Mieux identifier les zones prioritaires
La démarche vise à identifier les zones d’interventions multisectorielles prioritaires, ou PAMI, pour prévenir et lutter contre le choléra. L’objectif est de mieux cibler les actions en fonction des risques propres à chaque zone. Pour y parvenir, les participants s’appuient sur les données disponibles, l’expérience acquise par Madagascar et les connaissances des acteurs présents sur le terrain. Des représentants de zones ayant déjà connu des épisodes importants ont notamment participé aux échanges.
L’ancienne province de Mahajanga figure parmi les territoires concernés par cette réflexion.
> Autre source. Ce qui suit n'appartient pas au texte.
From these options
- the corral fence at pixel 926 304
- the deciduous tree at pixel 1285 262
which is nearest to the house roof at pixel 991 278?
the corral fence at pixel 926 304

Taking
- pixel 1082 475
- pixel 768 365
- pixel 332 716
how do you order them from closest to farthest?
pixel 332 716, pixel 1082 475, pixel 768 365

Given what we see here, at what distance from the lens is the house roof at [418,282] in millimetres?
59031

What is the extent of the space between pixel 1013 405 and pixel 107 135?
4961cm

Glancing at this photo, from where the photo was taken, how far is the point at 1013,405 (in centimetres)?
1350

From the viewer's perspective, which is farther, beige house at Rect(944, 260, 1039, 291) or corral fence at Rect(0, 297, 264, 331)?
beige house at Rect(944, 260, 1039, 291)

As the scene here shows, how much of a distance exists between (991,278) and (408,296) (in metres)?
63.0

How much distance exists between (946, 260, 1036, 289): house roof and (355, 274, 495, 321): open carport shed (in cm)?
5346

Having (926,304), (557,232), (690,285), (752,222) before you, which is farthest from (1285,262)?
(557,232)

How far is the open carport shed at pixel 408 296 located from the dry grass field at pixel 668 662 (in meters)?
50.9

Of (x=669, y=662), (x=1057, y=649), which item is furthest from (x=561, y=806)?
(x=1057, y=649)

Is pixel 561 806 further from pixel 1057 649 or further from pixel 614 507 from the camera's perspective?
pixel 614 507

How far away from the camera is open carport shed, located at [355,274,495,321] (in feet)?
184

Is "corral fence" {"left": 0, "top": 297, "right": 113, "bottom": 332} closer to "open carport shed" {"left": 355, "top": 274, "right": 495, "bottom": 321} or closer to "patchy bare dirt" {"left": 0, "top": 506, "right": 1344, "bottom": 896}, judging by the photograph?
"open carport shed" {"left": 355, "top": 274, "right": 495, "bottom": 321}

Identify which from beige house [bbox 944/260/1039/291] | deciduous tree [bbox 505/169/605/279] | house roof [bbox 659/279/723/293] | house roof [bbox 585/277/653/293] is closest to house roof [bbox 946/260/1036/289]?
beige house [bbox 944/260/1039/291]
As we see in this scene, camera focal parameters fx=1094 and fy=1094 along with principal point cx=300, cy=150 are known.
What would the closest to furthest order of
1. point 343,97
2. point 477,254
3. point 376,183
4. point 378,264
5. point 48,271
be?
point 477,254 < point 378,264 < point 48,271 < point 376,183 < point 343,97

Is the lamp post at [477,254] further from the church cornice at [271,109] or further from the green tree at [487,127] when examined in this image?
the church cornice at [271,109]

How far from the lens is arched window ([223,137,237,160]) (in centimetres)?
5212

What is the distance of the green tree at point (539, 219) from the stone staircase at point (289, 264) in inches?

Elle avait été particulièrement touchée lors de l’épidémie de choléra de 1999-2000. Le retour d’expérience de ces zones permet ainsi de mieux prendre en compte les facteurs qui peuvent favoriser la propagation de la maladie.
Cette approche doit aider à concentrer les moyens et les efforts sur les territoires présentant les risques les plus élevés.
Une réponse qui mobilise plusieurs secteurs
La prévention du choléra ne repose pas uniquement sur le secteur de la santé. L’accès à l’eau potable, l’hygiène et l’assainissement jouent également un rôle important dans la réduction des risques. C’est pourquoi plusieurs secteurs ont été associés à cet exercice. Leur collaboration doit permettre de mieux coordonner les actions de prévention, de surveillance et de riposte en cas de menace.
L’identification des zones prioritaires constitue ainsi une étape dans le perfectionnement de la stratégie nationale. Elle doit servir à orienter les prochaines interventions et à renforcer la préparation face à une éventuelle résurgence du choléra.
À travers cet accompagnement, l’Organisation mondiale de la santé soutient le ministère de la Santé publique et ses partenaires dans leurs efforts d’anticipation. L’enjeu est de mieux agir en amont, plutôt que d’attendre l’apparition de foyers pour intervenir.